Yeşim Özsoy’ un teatral geçmişini GalataPerform çatısı altında tamamen biliyorum. Sanatçının yönetim ve oyunculuk alanında tüm projelerini izledim ve de yazdım sayılır. Bu projeler içinde beni derinden etkileyen Aksak İstanbul Hikayeleri ve Son Dünya oyunları idi. Ama bu sefer izlediğim Terk Edilmiş Kıyılar // Negatif Fotoğraflar ile bambaşka dünyalara sürüklendim. Oyunu izlerken kendisi de tiyatro yaratıcısı olan dünyanın en büyük sinema yönetmeni Bergman Sineması’nın derinliklerine kadar uzandım. Çağrı Beklen’ in müzikte yarattığı mucizevi devinim görüntüde oluşturulan sarsıcı yaratımla birleşince, insan sahnede yer alan tiyatro gösterisinden Sinematografik Tiyatro’nun tüm inceliklerine ulaşıyor. Yeşim Özsoy’ un yönetimsel alanda yarattığı çığır açıcı teatral bakış açısı son derece yenilikleri içinde barındırıyor ve sahneleme tekniği açısından Türkiye Tiyatrosu’na ışık oluyor. Bergman’ın Persona eserini izleyenler bilecektir, iki kadının tek bir vücut şekline bürünerek hayatın anlamını arıyordu. GalataPerform’un oyununda ise, tek bir kadın dört ayrı bedende kendi ruhunun geçmişteki derinliklerini arıyor. Özellikle deniz kıyısında çekilen görüntüleri izledikçe Bergman Sineması gözlerimin önünden hiç gitmedi. Hayalle gerçeğe bürünen arayış, genç bir kızın babasıyla yaşayamadığı duygusal yakınlaşmalar, bir aile içinde cereyan eden anne/kız/oğul çatışması, evin büyükannesinin yalnızlığı… konuyu geçmişten günümüze doğru sürüklerken tüm bu ögeleri müthiş bir sinematografi içinde izliyoruz.

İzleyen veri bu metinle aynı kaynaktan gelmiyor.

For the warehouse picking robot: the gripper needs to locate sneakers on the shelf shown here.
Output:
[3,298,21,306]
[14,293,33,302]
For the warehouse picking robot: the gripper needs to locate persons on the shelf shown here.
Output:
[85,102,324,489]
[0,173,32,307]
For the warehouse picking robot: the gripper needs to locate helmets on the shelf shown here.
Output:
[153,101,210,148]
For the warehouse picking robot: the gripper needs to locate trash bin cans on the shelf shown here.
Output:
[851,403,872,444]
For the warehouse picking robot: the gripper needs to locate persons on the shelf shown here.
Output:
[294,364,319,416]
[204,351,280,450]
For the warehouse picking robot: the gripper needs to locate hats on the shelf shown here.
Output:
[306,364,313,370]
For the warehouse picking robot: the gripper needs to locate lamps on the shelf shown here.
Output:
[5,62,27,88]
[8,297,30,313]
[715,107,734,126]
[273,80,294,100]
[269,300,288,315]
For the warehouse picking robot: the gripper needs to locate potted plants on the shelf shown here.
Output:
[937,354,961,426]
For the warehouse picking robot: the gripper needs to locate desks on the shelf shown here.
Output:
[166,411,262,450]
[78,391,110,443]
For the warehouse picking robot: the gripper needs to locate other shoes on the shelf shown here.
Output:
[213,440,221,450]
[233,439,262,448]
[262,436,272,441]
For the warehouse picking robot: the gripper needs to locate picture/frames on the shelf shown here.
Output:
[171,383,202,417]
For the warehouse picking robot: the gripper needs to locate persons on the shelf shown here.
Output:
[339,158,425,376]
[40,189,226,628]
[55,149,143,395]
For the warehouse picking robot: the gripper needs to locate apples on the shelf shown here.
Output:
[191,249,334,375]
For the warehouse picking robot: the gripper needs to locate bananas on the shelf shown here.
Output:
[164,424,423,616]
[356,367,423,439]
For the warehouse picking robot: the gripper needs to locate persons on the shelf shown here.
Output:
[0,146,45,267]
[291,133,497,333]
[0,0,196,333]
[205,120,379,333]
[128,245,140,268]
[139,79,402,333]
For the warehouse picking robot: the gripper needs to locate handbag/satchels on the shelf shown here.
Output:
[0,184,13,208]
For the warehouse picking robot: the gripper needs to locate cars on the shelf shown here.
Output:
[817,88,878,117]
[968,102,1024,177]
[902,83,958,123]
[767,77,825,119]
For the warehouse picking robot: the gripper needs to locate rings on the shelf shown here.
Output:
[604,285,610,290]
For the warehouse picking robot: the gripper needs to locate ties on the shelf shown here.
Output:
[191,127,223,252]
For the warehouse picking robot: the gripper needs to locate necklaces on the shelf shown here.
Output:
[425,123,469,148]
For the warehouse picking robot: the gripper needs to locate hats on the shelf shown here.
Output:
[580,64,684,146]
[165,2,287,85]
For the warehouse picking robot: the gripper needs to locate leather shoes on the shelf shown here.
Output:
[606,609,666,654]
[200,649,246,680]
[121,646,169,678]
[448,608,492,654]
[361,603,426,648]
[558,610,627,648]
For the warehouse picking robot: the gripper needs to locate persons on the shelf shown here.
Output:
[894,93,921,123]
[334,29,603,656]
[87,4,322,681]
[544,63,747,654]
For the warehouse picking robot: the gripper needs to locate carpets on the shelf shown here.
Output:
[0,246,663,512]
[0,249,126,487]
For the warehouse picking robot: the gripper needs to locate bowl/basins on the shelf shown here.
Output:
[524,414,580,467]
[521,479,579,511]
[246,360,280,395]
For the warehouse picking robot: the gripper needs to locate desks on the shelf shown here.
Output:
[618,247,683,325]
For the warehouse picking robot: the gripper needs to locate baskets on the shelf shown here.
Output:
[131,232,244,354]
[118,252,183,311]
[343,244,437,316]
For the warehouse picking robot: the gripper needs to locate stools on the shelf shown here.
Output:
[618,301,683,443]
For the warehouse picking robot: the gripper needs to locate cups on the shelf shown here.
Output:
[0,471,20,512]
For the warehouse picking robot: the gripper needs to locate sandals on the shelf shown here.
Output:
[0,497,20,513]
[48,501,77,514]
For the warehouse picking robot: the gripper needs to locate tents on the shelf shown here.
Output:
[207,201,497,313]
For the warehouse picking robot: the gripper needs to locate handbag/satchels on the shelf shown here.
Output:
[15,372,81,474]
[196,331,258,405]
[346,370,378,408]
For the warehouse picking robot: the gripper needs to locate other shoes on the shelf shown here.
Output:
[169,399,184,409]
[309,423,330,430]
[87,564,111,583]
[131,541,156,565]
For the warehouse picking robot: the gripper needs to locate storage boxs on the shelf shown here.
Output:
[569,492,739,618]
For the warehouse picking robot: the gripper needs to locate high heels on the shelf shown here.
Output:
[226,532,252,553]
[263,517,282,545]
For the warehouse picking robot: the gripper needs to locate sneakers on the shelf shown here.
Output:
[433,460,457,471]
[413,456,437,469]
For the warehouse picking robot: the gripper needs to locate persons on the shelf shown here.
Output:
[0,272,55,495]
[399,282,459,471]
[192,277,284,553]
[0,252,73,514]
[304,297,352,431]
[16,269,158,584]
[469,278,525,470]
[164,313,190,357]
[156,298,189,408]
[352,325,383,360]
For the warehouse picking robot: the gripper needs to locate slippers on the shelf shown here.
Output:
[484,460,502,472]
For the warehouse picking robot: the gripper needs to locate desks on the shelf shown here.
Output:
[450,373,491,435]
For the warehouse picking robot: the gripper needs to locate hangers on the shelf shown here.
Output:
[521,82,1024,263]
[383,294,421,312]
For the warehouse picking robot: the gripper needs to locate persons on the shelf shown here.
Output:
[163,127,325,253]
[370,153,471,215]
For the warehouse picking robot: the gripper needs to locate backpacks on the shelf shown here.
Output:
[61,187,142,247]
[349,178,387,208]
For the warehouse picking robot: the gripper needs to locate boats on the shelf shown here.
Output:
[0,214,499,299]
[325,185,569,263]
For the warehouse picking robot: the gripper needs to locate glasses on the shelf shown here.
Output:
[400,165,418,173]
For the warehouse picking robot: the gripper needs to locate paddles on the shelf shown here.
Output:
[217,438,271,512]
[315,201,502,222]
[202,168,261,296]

Yeşim Özsoy oyununa eğilirken tiyatroyla sinemayı korkusuzca yakınlaştırmış. Türkiye’de yeniliğe karşı direnen algının tam aksi yönünde, Alman yönetmen Ostermeier oyunlarındaki anlatı gibi, Sinematografik Tiyatro akımının en güzel örneği sahnede yerini almış. Yönetmen teknik ekibin gücünü oyunun tamamına yayarken, bir sahnede oyun içinde oyun mantığını da gösterinin içine yerleştirmiş. Yönetmenin kendisi ve teknik ekip konuyla o kadar doğal birleşiyor ki, siz oyundan kopmadan o anı yaşıyorsunuz. Kübra Balcan’ın başrolde yarattığı psikolojik devinim ses tonunun verdiği güçle daha çok belirginleşiyor. Oyun, anlatının eşliğinde, bedensel eylemlerin hareketiyle ilerliyor. Oyuncuların karakter yaratmadaki ustalıkları o kadar iyi ki, zaten söze gerek kalmadan yemek masası etrafında birleşemeyen ailenin geçmişle gelecek arasındaki tüm sorunlarını an be an yaşıyoruz. Doğal anlatım dili, şahane görüntü kalitesi, yönetimsel anlamda etkileyici izdüşüm Terk Edilmiş Kıyılar // Negatif Fotoğraflar oyununu 24. İstanbul Tiyatro Festivali’nin en iyi gösterilerinden birisine dönüştürüyor!